## Exercise input
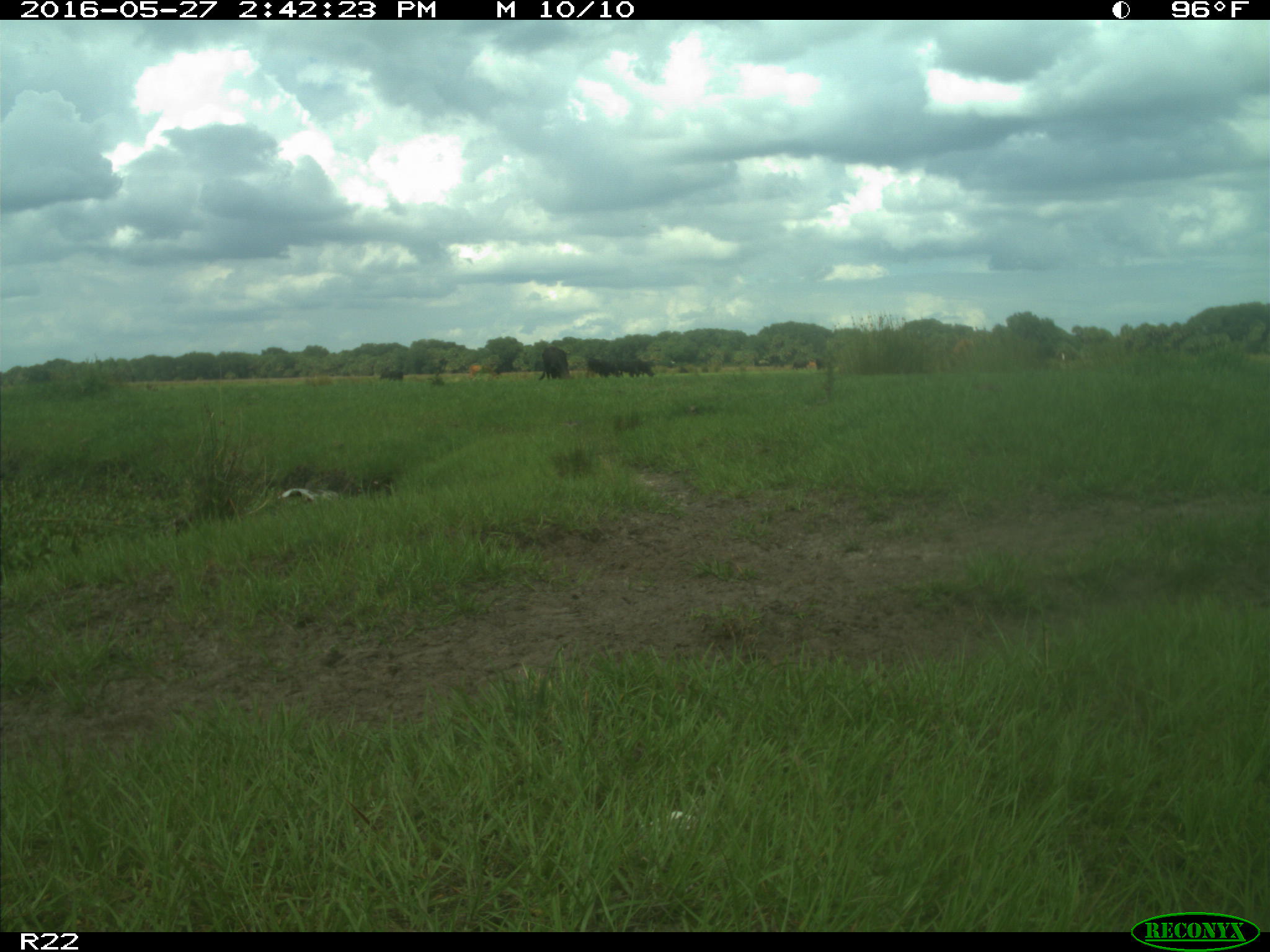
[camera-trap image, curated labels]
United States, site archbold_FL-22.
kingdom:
==
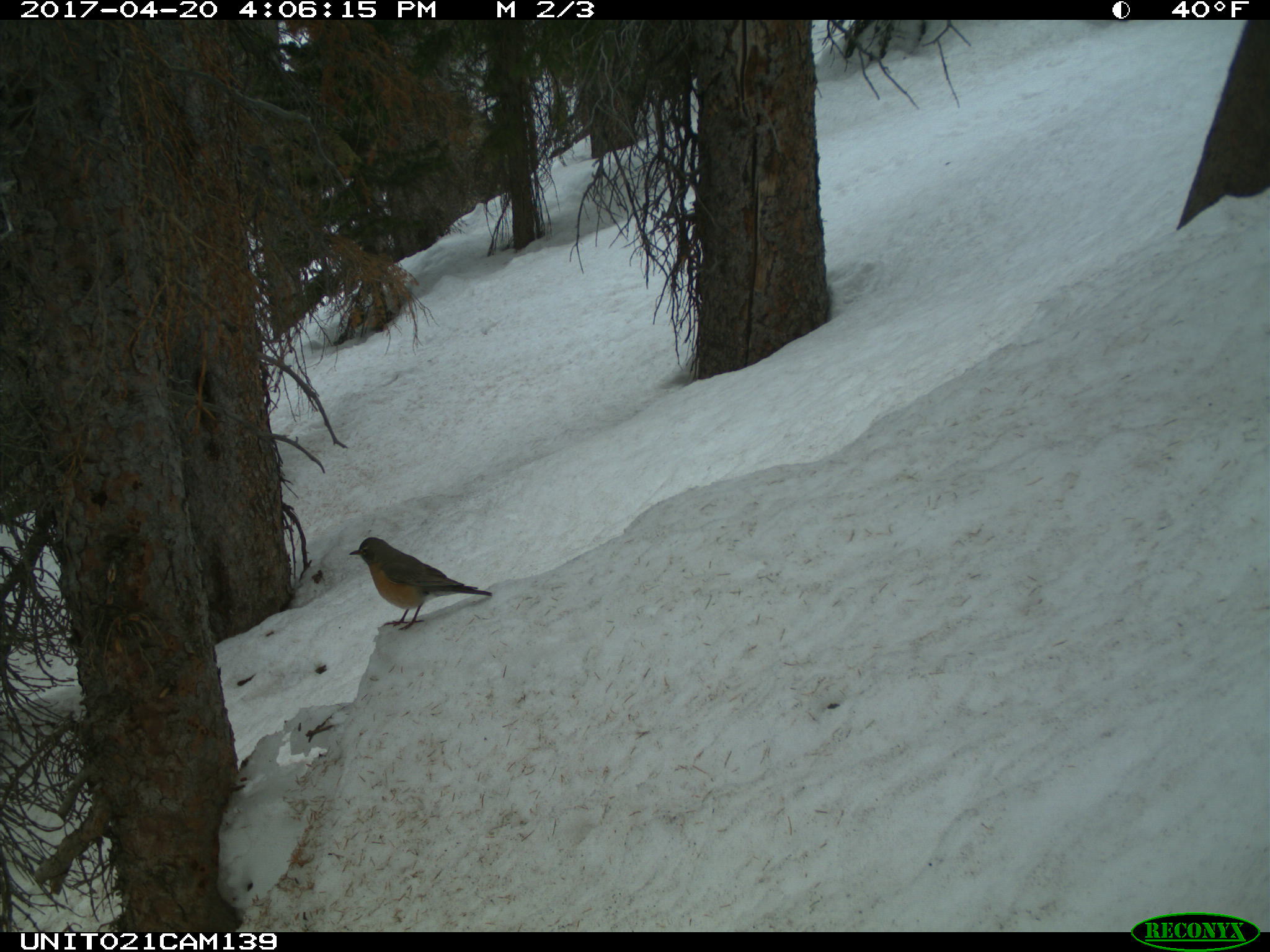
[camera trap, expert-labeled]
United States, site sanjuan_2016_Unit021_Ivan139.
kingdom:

## Work task
Report all lines above with "States".

## Result of the exercise
United States, site archbold_FL-22.
United States, site sanjuan_2016_Unit021_Ivan139.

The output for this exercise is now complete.